Through a multi-sensory composition of spatial and sonic elements, the project evokes the holistic, meditative and eco-conscious principles that manifested through South Asia's prescient interpretation of Modernism, considering the movement's awareness of environmental dialogues between architecture and design and its deep-rooted commitment to a harmonic relationship between humanity and nature. The work considers these lost threads of futurism as echoes which continue to speak into the present.
In the Temple of the Earth builds on the artist's recent touring exhibition We Found Our Own Reality, which uncovered the utopian design and music that emerged in India post-Independence and focussed on a tape archive discovered by Purgas documenting the history of the nation's first electronic music studio.

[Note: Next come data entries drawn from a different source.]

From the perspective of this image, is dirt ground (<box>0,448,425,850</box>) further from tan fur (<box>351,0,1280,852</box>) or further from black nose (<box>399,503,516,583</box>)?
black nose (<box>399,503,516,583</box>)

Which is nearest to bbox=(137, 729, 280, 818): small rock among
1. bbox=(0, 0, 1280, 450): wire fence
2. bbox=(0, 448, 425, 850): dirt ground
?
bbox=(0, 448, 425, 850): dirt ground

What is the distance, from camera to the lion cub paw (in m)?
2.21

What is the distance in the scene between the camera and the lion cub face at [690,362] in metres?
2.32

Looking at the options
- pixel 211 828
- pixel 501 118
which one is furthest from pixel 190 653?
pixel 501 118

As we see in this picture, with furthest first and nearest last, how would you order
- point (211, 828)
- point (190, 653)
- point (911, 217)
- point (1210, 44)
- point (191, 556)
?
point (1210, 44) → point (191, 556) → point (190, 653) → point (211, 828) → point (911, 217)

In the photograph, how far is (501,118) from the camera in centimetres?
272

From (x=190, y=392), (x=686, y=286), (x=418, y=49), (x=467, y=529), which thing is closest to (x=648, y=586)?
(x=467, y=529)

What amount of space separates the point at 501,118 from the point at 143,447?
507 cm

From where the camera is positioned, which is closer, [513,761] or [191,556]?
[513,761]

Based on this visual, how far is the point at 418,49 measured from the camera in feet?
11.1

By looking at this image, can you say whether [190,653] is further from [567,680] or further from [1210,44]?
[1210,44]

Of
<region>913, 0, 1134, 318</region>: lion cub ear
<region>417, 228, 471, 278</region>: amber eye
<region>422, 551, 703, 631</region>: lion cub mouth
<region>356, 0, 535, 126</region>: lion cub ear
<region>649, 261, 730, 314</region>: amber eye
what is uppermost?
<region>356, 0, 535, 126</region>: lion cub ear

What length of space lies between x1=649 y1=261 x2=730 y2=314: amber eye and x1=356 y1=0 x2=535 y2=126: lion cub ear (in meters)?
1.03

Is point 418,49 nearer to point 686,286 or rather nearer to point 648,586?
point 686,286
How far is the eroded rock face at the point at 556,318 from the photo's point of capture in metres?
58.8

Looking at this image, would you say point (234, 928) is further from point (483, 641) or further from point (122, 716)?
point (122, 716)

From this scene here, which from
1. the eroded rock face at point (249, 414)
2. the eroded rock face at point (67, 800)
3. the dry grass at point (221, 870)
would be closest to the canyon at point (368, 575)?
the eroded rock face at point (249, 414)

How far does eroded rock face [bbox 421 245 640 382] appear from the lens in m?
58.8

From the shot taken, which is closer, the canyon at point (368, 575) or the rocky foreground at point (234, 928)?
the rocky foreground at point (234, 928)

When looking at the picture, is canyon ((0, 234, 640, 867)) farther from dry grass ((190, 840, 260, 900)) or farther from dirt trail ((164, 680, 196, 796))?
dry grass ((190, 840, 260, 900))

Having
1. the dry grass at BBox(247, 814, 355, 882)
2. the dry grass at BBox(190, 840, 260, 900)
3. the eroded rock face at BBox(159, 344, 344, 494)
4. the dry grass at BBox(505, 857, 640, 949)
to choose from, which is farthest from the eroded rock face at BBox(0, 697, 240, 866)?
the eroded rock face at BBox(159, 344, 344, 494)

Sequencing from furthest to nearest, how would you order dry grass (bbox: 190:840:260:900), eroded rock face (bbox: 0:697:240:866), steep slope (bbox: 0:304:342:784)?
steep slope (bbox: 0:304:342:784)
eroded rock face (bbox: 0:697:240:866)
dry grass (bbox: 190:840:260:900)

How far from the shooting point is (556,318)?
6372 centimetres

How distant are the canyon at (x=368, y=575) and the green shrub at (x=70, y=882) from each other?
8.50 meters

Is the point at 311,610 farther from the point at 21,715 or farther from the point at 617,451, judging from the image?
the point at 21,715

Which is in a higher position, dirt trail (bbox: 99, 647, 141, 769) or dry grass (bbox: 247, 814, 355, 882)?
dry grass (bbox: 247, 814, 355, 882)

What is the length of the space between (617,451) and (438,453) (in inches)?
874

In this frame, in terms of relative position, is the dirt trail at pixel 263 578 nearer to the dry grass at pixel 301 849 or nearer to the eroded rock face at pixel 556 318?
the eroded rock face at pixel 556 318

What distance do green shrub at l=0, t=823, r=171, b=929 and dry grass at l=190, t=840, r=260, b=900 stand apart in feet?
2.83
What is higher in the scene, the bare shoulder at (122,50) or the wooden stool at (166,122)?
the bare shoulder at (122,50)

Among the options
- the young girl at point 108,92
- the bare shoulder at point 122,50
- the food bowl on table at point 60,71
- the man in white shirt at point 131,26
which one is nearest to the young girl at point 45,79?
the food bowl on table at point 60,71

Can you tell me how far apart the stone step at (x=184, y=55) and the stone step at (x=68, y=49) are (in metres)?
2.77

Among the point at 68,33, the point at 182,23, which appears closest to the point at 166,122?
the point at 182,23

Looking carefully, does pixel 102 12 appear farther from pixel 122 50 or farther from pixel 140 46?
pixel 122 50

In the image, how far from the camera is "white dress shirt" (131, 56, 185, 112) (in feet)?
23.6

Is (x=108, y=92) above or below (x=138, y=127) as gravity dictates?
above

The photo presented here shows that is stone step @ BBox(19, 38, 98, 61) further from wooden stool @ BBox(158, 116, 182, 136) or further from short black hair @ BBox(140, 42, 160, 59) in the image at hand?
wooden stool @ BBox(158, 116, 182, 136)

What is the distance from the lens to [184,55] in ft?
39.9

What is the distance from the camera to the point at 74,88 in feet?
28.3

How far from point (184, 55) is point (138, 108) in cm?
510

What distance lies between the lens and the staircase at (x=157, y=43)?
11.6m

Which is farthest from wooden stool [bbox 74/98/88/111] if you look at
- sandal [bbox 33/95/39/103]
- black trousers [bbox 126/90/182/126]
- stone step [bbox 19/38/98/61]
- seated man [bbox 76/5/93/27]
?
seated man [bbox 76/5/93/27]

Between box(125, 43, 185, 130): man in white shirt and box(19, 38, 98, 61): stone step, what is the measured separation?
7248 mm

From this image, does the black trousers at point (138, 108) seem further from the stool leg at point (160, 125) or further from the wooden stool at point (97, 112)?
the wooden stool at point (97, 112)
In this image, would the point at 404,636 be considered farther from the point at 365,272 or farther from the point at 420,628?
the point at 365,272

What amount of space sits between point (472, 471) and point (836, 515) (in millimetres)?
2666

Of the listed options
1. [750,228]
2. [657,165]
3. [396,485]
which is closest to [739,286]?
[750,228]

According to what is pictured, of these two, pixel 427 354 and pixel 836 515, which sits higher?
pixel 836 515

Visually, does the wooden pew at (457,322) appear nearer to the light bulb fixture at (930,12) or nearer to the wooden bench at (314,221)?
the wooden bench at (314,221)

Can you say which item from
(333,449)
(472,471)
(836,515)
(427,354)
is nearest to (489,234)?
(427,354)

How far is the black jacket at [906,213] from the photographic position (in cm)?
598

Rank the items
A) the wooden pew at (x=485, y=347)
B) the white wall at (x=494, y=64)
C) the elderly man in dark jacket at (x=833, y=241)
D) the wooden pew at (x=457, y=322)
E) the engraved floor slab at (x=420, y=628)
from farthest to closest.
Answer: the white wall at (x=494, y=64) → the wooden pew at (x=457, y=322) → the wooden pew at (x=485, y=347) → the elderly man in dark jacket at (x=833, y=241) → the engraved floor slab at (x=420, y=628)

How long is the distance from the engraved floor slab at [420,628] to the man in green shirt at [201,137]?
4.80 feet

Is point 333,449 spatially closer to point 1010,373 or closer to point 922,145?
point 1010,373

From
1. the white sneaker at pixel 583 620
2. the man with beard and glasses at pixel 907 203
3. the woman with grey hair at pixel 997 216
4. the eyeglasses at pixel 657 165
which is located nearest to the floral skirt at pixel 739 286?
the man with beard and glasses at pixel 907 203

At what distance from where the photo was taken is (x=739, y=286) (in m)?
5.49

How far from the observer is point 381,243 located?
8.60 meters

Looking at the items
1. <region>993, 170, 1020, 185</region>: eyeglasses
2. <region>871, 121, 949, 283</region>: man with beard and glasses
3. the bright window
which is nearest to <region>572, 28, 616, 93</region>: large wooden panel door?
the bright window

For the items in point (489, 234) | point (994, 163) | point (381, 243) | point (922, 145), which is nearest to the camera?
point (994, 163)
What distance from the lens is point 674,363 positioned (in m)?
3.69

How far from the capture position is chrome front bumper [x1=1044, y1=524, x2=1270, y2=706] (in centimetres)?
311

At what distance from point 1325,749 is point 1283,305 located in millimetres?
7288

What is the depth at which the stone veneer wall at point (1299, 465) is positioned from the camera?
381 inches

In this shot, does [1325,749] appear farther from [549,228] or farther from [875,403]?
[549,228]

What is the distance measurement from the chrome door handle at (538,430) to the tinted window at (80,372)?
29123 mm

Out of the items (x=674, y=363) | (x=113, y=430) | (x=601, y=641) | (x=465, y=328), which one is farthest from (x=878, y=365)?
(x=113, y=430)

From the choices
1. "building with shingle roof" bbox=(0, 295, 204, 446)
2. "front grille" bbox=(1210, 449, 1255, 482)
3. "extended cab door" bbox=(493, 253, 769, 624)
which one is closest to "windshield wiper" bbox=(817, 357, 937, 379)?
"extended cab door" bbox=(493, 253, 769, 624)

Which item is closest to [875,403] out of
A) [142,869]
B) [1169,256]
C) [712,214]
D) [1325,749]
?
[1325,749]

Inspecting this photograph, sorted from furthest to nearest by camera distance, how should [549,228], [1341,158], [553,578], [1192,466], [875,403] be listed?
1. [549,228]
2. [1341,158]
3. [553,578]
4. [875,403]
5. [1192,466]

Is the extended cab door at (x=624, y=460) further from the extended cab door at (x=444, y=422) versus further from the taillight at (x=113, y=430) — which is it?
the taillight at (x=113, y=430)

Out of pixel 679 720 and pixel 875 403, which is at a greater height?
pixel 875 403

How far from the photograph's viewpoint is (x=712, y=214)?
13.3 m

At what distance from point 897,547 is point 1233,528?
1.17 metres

Commissioned by Southwark Park Galleries, London, and generously supported by Arts Council England, The Paul and Louise Cooke Endowment, ADi and OMNI.
Paul Purgas is a London-based artist and musician working with sound, performance and installation. Originally trained as an architect he has presented projects with CTM/Transmediale (2023), Kunstverein Gartenhaus (2022), Tramway (2021) and Camden Art Centre (2020) and is a resident of Somerset House Studios. He is the editor of the essay collection Subcontinental Synthesis (Strange Attractor/MIT Press, 2023) and is one half of the electronic music project Emptyset who have presented performances at Unsound, Kraków; Berghain, Berlin; and Elbphilharmonie, Hamburg. He has produced a series of BBC Radio 3 documentaries about his research including: Electronic India (2020); Krishnamurti in England (2023); and Recording on the Nomad’s Trail (2023). He has curated programmes with Tate Britain, ICA, Wysing Arts Centre in Cambridge, the De La Warr Pavilion in Bexhill-on-Sea, Somerset House and Spike Island.